Problems with Solve's captchas:
* Requires Flash plugin
* Contains sound (not critical to solving a captcha but not great when your laptop suddenly plays ad audio in a library)
* Payout rates are horrible. You earn a few cents for every couple thousand video captchas solved. Successful solved percentage rates are also poor
Here's an example that I got while trying to register an API account: https://www.wolframalpha.com/input/?i=One+%2B+3+equals+%3F
And, slightly related, one of my favorite lighthearted sites: http://www.captchacomics.com/
How about that for a captcha?
It talks about capchas vs ocr technologies and capchas solving companies in India.
Turing test passed. ;-)
1) Ask user to do a relatively expensive computation. This can be done in the background while the user is typing his post.
2) Request a small amount of money (10c) per comment. Good websites will return the money to non-spam commenters, will keep spammer's money. This however requires working microtransactions.
2) Requesting a small amount of money may work. Alternatively requesting a user to do some useful task (like Amazon Turk HIT) to get some funds.
Take the first one: 'Secretary' is clearly out of some book.
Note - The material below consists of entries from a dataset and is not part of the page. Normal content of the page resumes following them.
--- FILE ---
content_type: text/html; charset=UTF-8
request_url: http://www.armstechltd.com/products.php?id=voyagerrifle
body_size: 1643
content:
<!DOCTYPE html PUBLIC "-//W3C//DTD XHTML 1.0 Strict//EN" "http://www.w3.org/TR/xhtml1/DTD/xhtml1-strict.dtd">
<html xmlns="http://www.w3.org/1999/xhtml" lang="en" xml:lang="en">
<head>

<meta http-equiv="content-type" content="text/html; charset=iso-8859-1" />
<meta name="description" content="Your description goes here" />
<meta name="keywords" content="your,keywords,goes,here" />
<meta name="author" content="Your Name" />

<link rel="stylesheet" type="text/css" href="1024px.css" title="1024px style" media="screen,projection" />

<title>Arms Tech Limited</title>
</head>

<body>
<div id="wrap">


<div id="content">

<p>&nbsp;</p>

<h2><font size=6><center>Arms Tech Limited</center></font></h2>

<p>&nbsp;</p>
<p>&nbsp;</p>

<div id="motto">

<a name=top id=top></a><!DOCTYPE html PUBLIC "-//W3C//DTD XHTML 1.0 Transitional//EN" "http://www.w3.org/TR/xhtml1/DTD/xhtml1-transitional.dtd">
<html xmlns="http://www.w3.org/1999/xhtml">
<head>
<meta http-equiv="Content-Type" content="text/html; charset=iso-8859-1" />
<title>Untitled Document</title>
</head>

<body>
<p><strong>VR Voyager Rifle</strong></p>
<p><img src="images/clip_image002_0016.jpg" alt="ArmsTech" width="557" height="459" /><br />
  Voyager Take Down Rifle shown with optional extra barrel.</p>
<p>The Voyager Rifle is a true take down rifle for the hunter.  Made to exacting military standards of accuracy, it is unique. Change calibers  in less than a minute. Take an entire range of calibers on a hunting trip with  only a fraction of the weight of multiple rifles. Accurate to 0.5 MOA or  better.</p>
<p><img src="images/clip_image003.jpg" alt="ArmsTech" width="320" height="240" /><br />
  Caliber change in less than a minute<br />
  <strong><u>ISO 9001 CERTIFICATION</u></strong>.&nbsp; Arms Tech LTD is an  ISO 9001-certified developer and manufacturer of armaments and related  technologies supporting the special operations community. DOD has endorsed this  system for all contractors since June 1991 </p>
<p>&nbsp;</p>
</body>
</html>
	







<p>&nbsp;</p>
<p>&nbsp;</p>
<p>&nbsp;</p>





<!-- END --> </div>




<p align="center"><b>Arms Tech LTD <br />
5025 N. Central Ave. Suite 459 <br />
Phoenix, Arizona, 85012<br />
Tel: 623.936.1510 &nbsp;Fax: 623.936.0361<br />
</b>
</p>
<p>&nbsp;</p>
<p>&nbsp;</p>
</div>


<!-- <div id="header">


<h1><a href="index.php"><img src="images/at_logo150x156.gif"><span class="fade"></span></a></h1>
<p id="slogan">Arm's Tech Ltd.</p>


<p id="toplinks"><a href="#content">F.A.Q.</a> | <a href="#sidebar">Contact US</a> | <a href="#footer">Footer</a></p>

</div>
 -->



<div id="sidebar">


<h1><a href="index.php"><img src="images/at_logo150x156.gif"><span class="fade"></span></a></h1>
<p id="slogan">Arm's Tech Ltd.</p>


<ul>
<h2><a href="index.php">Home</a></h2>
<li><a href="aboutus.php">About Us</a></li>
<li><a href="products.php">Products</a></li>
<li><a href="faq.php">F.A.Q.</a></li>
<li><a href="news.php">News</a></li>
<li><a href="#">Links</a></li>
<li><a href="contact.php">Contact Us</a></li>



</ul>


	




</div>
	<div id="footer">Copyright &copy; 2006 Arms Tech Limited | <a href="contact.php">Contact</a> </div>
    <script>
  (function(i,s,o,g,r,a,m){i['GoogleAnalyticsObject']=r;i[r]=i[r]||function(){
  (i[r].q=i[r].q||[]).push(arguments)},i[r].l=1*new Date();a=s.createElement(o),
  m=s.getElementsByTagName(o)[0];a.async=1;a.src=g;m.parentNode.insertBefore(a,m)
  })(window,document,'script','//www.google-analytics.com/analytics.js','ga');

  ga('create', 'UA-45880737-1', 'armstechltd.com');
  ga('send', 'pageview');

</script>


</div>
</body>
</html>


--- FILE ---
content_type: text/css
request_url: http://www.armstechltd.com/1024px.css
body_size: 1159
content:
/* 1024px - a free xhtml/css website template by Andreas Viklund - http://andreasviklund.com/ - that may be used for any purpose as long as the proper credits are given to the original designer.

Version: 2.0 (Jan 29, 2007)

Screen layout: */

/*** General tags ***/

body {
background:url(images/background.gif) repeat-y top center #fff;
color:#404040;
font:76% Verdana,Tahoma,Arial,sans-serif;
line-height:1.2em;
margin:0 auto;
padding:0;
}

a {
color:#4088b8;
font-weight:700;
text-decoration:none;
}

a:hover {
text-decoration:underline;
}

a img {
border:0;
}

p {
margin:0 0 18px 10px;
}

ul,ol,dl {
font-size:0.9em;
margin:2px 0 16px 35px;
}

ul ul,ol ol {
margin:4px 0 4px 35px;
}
The other thing is the real test. Now, reCaptcha never gives you real words as a test, so he shouldn't be surprised that it isn't a real word.
The third captcha complained about is actually incredibly easy. The first thing is clearly the word form a book, so you can just type a short bit of nonsense there. The second thing is 'ndaaar'. It's pretty legible and easy to enter. Other 'impossible' ones are pretty easy also.
Again, not trying to pick on the author, but hopefully someone will have an easier time after reading this comment. And while Captchas are annoying, I don't really feel they are impossible.
Edit: To the commenter below - I have no idea what green names mean here, so I don't know how that influences people. What do they represent?
For reCAPTCHA it used to be close to 100% success for me, but something has certainly changed with them, I don't know if it was intentional or is the result of a dwindling data set and as an end user, it doesn't matter, what matters is that they are really difficult to solve now.